• [The records]
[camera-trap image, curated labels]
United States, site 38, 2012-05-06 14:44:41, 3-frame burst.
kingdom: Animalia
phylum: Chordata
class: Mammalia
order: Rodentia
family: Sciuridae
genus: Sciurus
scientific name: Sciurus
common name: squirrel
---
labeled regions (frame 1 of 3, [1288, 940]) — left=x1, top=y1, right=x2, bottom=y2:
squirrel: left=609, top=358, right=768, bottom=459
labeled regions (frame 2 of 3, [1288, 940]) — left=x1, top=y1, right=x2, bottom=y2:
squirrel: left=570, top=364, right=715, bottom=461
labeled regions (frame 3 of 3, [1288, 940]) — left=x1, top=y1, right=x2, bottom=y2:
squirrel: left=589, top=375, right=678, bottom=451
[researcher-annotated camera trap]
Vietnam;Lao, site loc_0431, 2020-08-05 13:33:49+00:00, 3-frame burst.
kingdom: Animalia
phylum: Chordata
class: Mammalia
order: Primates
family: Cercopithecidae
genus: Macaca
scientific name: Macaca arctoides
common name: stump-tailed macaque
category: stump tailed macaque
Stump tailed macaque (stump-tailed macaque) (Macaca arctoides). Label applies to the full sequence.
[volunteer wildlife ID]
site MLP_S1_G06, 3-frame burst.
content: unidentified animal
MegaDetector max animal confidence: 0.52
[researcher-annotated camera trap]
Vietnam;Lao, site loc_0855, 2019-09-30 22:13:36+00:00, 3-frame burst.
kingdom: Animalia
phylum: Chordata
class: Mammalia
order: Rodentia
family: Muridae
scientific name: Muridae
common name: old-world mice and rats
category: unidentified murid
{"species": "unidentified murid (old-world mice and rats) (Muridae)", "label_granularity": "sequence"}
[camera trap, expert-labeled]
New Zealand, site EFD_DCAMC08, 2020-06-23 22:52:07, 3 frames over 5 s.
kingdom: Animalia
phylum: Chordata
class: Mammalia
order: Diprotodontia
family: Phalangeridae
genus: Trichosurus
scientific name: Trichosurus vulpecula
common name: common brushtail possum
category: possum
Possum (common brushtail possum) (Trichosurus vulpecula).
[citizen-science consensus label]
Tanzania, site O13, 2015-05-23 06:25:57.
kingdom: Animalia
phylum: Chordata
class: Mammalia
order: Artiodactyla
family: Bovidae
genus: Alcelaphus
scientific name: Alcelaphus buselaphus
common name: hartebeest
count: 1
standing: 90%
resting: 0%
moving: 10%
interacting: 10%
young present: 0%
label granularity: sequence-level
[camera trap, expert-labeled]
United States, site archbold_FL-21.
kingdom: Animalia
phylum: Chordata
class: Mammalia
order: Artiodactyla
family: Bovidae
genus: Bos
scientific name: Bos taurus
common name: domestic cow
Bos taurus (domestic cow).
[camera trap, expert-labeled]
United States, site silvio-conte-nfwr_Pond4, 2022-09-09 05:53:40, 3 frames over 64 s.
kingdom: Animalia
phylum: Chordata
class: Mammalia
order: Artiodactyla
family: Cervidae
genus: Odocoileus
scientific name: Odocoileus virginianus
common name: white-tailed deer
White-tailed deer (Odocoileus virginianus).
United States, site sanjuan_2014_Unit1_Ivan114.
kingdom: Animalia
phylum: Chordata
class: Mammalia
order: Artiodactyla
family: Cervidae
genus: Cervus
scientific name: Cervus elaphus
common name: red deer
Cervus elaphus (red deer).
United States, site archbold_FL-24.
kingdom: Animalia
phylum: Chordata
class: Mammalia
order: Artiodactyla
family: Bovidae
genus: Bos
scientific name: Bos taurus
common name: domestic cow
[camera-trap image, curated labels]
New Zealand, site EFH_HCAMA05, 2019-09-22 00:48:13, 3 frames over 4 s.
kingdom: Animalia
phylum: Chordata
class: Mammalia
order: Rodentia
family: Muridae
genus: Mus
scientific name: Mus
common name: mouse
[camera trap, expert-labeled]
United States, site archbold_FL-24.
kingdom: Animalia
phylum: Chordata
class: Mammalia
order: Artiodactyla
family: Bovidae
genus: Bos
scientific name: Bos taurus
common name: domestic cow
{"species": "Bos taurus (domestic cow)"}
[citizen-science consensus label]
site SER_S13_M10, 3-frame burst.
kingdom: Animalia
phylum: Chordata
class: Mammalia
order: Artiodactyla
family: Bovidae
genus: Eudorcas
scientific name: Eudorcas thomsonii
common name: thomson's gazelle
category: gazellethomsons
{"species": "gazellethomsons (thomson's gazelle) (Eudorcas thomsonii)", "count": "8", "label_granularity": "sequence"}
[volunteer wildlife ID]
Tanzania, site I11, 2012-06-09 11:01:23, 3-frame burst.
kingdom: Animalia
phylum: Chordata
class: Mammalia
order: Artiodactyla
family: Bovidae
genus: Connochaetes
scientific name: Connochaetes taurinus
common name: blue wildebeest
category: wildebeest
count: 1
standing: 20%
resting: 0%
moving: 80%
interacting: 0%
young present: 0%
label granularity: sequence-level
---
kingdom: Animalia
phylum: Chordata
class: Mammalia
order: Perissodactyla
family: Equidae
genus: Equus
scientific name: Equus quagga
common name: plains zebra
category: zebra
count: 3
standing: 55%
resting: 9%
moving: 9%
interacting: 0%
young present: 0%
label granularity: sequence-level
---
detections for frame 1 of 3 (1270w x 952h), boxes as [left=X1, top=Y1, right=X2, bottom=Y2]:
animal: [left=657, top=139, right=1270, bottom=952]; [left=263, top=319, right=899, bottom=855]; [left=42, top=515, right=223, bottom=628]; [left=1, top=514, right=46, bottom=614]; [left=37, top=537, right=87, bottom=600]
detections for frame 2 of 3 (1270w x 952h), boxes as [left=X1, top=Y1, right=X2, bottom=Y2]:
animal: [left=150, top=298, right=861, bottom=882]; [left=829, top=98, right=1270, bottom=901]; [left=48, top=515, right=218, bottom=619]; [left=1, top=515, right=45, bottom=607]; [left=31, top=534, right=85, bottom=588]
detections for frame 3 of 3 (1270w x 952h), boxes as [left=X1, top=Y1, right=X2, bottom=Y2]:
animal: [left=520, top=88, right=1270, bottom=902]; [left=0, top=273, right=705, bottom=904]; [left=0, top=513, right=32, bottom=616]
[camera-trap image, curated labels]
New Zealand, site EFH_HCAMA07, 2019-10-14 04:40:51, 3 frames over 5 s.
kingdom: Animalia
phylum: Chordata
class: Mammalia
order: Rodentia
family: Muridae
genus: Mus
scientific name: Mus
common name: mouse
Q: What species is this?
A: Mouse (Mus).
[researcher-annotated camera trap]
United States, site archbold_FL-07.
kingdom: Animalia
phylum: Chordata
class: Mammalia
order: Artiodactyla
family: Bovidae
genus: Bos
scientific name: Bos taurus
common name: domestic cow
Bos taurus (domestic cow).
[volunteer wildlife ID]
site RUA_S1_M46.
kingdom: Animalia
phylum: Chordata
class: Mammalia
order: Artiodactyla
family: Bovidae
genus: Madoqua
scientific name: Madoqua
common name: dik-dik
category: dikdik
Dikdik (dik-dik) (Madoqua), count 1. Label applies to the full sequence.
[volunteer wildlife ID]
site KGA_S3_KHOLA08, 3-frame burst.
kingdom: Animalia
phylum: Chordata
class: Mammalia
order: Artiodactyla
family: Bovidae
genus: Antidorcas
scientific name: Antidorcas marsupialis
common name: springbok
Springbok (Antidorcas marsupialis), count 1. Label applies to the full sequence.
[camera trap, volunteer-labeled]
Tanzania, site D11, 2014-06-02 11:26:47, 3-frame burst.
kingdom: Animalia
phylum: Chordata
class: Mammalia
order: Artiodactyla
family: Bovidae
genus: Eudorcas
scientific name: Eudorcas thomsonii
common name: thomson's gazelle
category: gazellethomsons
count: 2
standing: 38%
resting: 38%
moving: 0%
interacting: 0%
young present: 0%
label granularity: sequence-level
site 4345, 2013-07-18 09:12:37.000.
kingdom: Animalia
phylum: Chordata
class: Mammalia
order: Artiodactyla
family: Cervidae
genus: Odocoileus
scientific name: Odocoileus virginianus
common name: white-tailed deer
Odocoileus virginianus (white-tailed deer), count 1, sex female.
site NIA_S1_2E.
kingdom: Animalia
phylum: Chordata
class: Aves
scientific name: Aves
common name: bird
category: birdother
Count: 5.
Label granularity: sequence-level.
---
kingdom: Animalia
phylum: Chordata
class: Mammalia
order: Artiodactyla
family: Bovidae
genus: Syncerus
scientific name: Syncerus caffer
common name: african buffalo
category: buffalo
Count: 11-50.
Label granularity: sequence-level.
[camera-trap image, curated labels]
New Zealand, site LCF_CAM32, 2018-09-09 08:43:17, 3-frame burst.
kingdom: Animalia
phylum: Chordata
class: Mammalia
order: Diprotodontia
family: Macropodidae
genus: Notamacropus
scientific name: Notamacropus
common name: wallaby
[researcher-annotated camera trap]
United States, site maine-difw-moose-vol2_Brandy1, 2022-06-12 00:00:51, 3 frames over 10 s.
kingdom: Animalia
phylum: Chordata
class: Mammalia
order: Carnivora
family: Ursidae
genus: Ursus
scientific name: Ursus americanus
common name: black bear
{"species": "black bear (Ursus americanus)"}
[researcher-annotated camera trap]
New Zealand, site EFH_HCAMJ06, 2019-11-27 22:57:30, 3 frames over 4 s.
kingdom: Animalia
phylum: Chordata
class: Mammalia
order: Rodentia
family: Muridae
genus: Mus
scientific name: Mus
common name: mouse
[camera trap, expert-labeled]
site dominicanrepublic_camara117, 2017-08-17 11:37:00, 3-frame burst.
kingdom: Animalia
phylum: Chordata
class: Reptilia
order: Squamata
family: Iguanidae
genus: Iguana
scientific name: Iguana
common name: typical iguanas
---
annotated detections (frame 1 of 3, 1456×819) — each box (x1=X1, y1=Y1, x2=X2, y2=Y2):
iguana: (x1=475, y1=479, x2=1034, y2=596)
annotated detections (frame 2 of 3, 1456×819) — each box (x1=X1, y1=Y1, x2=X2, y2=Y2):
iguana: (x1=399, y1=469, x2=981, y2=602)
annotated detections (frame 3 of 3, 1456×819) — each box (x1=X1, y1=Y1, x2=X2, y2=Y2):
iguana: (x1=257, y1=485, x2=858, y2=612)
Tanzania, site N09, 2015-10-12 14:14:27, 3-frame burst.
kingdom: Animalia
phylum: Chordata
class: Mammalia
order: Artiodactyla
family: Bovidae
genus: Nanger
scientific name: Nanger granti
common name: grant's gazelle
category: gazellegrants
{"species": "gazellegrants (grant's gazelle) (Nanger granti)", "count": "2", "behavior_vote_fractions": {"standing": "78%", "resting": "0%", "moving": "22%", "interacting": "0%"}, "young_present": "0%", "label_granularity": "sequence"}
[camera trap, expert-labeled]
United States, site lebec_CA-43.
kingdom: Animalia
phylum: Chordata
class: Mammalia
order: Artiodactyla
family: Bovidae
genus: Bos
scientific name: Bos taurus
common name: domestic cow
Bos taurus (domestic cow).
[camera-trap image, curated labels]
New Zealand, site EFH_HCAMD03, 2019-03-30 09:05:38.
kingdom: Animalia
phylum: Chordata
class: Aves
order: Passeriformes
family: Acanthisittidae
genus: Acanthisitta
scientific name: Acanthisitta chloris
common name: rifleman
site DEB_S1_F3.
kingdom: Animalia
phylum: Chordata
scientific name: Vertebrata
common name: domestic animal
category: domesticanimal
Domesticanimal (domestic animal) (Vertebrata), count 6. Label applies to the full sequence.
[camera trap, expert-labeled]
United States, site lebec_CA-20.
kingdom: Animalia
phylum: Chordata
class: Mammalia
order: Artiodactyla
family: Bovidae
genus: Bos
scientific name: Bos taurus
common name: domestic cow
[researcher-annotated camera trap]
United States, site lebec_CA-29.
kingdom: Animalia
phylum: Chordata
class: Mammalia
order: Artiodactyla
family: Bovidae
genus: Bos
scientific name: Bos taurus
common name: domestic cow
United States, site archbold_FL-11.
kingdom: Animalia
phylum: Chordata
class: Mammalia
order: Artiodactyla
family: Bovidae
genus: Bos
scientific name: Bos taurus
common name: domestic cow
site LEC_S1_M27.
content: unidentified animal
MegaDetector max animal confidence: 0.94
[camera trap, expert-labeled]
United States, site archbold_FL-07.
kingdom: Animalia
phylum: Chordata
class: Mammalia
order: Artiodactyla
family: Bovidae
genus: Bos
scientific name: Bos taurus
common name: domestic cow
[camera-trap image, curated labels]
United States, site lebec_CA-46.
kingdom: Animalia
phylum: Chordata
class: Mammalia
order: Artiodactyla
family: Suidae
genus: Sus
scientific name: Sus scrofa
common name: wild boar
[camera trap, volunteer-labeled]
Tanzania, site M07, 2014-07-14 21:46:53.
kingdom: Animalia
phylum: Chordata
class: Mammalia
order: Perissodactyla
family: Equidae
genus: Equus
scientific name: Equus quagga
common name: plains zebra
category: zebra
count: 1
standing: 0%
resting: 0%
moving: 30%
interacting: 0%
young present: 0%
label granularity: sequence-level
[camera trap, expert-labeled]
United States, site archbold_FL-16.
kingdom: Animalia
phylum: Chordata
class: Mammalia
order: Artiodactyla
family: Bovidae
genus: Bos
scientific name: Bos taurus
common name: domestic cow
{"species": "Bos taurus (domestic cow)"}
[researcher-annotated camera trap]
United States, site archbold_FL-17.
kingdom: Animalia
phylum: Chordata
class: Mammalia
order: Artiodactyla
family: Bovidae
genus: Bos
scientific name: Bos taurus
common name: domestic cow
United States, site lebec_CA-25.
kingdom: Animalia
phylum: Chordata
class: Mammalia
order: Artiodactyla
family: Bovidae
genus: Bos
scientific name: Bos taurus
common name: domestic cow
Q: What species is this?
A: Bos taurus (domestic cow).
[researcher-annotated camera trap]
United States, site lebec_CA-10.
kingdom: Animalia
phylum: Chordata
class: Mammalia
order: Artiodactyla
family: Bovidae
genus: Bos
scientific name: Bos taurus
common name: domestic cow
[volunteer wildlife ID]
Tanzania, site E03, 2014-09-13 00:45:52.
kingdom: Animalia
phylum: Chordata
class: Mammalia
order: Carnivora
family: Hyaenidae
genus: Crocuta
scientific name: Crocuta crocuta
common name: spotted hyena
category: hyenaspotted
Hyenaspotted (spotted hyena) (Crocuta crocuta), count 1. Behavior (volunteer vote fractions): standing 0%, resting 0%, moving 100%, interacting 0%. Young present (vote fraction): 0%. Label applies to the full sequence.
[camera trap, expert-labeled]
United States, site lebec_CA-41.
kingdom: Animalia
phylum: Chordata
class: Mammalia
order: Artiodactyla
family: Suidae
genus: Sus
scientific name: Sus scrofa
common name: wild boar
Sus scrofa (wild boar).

• [Work to be completed]
Reproduce the records above exactly, from the first line to the line that holds "family: Phalangeridae", inclusive, and omit everything after it.

• [Solved exercise]
[camera-trap image, curated labels]
United States, site 38, 2012-05-06 14:44:41, 3-frame burst.
kingdom: Animalia
phylum: Chordata
class: Mammalia
order: Rodentia
family: Sciuridae
genus: Sciurus
scientific name: Sciurus
common name: squirrel
---
labeled regions (frame 1 of 3, [1288, 940]) — left=x1, top=y1, right=x2, bottom=y2:
squirrel: left=609, top=358, right=768, bottom=459
labeled regions (frame 2 of 3, [1288, 940]) — left=x1, top=y1, right=x2, bottom=y2:
squirrel: left=570, top=364, right=715, bottom=461
labeled regions (frame 3 of 3, [1288, 940]) — left=x1, top=y1, right=x2, bottom=y2:
squirrel: left=589, top=375, right=678, bottom=451
[researcher-annotated camera trap]
Vietnam;Lao, site loc_0431, 2020-08-05 13:33:49+00:00, 3-frame burst.
kingdom: Animalia
phylum: Chordata
class: Mammalia
order: Primates
family: Cercopithecidae
genus: Macaca
scientific name: Macaca arctoides
common name: stump-tailed macaque
category: stump tailed macaque
Stump tailed macaque (stump-tailed macaque) (Macaca arctoides). Label applies to the full sequence.
[volunteer wildlife ID]
site MLP_S1_G06, 3-frame burst.
content: unidentified animal
MegaDetector max animal confidence: 0.52
[researcher-annotated camera trap]
Vietnam;Lao, site loc_0855, 2019-09-30 22:13:36+00:00, 3-frame burst.
kingdom: Animalia
phylum: Chordata
class: Mammalia
order: Rodentia
family: Muridae
scientific name: Muridae
common name: old-world mice and rats
category: unidentified murid
{"species": "unidentified murid (old-world mice and rats) (Muridae)", "label_granularity": "sequence"}
[camera trap, expert-labeled]
New Zealand, site EFD_DCAMC08, 2020-06-23 22:52:07, 3 frames over 5 s.
kingdom: Animalia
phylum: Chordata
class: Mammalia
order: Diprotodontia
family: Phalangeridae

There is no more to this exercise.